# DO THIS
Print every one of the records below word for word, without changing or omitting anything.
--- Start of GIVEN RECORDS ---
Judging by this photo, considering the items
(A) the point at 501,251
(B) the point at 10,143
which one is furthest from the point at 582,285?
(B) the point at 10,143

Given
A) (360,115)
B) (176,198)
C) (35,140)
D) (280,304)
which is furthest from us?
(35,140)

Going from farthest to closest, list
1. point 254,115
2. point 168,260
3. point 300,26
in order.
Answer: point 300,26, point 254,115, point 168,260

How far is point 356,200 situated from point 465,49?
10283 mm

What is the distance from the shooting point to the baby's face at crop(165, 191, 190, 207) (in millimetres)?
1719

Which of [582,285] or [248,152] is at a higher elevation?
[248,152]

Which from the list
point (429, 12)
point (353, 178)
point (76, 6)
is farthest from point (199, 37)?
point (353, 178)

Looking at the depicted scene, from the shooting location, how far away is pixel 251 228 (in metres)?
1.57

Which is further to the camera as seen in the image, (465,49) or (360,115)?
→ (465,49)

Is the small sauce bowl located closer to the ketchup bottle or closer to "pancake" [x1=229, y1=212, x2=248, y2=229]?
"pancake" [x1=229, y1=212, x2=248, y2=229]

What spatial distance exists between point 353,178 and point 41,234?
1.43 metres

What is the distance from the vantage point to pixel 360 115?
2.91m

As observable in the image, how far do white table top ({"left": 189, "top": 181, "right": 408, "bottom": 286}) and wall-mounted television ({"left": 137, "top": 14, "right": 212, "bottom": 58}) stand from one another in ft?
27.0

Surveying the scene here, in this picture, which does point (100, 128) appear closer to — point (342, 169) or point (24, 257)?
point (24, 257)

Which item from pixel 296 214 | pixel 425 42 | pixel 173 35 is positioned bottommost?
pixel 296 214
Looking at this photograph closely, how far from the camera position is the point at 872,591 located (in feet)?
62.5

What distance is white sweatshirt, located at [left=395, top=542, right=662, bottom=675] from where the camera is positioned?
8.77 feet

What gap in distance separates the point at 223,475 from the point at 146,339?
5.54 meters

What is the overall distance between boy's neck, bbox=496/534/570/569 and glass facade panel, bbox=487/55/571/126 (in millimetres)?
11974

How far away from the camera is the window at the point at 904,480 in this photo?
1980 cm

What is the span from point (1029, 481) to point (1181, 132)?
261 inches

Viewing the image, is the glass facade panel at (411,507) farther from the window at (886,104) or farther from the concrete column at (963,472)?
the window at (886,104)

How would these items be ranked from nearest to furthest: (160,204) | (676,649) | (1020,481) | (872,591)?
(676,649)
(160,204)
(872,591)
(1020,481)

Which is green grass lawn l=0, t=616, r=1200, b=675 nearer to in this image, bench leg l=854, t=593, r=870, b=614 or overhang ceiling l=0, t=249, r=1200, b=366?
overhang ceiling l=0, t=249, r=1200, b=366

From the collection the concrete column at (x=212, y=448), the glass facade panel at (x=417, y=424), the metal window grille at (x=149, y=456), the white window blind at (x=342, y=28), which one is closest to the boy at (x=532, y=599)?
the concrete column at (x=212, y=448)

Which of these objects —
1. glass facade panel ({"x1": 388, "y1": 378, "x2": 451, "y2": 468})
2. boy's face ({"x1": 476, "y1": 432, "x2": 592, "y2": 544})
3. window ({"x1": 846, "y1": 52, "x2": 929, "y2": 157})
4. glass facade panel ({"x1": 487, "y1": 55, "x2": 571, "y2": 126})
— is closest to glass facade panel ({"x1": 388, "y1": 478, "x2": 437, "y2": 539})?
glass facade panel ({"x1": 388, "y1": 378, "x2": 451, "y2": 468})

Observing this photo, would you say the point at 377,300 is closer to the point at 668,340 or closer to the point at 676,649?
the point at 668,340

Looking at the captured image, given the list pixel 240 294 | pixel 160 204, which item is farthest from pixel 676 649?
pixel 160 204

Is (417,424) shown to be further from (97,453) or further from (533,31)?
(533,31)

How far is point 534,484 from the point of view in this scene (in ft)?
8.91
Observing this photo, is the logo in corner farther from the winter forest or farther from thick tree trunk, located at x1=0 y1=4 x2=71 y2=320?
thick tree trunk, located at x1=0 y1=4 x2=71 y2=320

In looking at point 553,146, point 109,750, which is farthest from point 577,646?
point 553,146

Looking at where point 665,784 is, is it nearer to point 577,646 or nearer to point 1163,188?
--- End of GIVEN RECORDS ---
# THE OUTPUT
Judging by this photo, considering the items
(A) the point at 501,251
(B) the point at 10,143
which one is furthest from the point at 582,285?
(B) the point at 10,143

Given
A) (360,115)
B) (176,198)
C) (35,140)
D) (280,304)
which is furthest from us?
(35,140)

Going from farthest to closest, list
1. point 254,115
2. point 168,260
3. point 300,26
in order.
Answer: point 300,26, point 254,115, point 168,260

How far is point 356,200 situated from point 465,49?
10283 mm

What is the distance from the shooting point to the baby's face at crop(165, 191, 190, 207) (in millimetres)?
1719

Which of [582,285] or [248,152] is at a higher elevation?
[248,152]

Which from the list
point (429, 12)
point (353, 178)
point (76, 6)
is farthest from point (199, 37)?
point (353, 178)

Looking at the depicted scene, from the shooting location, how far away is pixel 251 228 (in metres)?
1.57

Which is further to the camera as seen in the image, (465,49) or (360,115)?
→ (465,49)

Is the small sauce bowl located closer to the ketchup bottle or closer to "pancake" [x1=229, y1=212, x2=248, y2=229]?
"pancake" [x1=229, y1=212, x2=248, y2=229]

What spatial distance exists between point 353,178 and point 41,234?
1.43 metres

What is the distance from the vantage point to pixel 360 115?
2.91m

As observable in the image, how far do white table top ({"left": 189, "top": 181, "right": 408, "bottom": 286}) and wall-mounted television ({"left": 137, "top": 14, "right": 212, "bottom": 58}) stand from one another in ft?
27.0

Surveying the scene here, in this picture, which does point (100, 128) appear closer to — point (342, 169) or point (24, 257)?
point (24, 257)

Which item from pixel 296 214 | pixel 425 42 | pixel 173 35 is positioned bottommost?
pixel 296 214
Looking at this photograph closely, how far from the camera position is the point at 872,591 located (in feet)?
62.5

What distance is white sweatshirt, located at [left=395, top=542, right=662, bottom=675] from where the camera is positioned?
8.77 feet

What gap in distance separates the point at 223,475 from the point at 146,339?
5.54 meters

What is the overall distance between boy's neck, bbox=496/534/570/569 and glass facade panel, bbox=487/55/571/126 (in millimetres)?
11974

How far away from the camera is the window at the point at 904,480 in this photo?
1980 cm

What is the span from point (1029, 481) to point (1181, 132)?
261 inches

Viewing the image, is the glass facade panel at (411,507) farther from the window at (886,104) or farther from the concrete column at (963,472)?
the window at (886,104)

How would these items be ranked from nearest to furthest: (160,204) | (676,649) | (1020,481) | (872,591)?
(676,649)
(160,204)
(872,591)
(1020,481)

Which is green grass lawn l=0, t=616, r=1200, b=675 nearer to in this image, bench leg l=854, t=593, r=870, b=614 or overhang ceiling l=0, t=249, r=1200, b=366?
overhang ceiling l=0, t=249, r=1200, b=366

From the collection the concrete column at (x=212, y=448), the glass facade panel at (x=417, y=424), the metal window grille at (x=149, y=456), the white window blind at (x=342, y=28), which one is closest to the boy at (x=532, y=599)?
the concrete column at (x=212, y=448)

Which of these objects —
1. glass facade panel ({"x1": 388, "y1": 378, "x2": 451, "y2": 468})
2. boy's face ({"x1": 476, "y1": 432, "x2": 592, "y2": 544})
3. window ({"x1": 846, "y1": 52, "x2": 929, "y2": 157})
4. glass facade panel ({"x1": 487, "y1": 55, "x2": 571, "y2": 126})
— is closest to glass facade panel ({"x1": 388, "y1": 478, "x2": 437, "y2": 539})?
glass facade panel ({"x1": 388, "y1": 378, "x2": 451, "y2": 468})

Observing this photo, would you say the point at 377,300 is closer to the point at 668,340 or closer to the point at 676,649?
the point at 668,340

Looking at the captured image, given the list pixel 240 294 | pixel 160 204, which item is farthest from pixel 676 649?
pixel 160 204

Is (417,424) shown to be further from (97,453) or further from (533,31)?
(533,31)

How far is point 534,484 from the point of view in this scene (in ft)?
8.91
Observing this photo, is the logo in corner farther from the winter forest or farther from thick tree trunk, located at x1=0 y1=4 x2=71 y2=320?
thick tree trunk, located at x1=0 y1=4 x2=71 y2=320

In looking at point 553,146, point 109,750, which is farthest from point 577,646?
point 553,146

Looking at where point 665,784 is, is it nearer to point 577,646 or nearer to point 1163,188?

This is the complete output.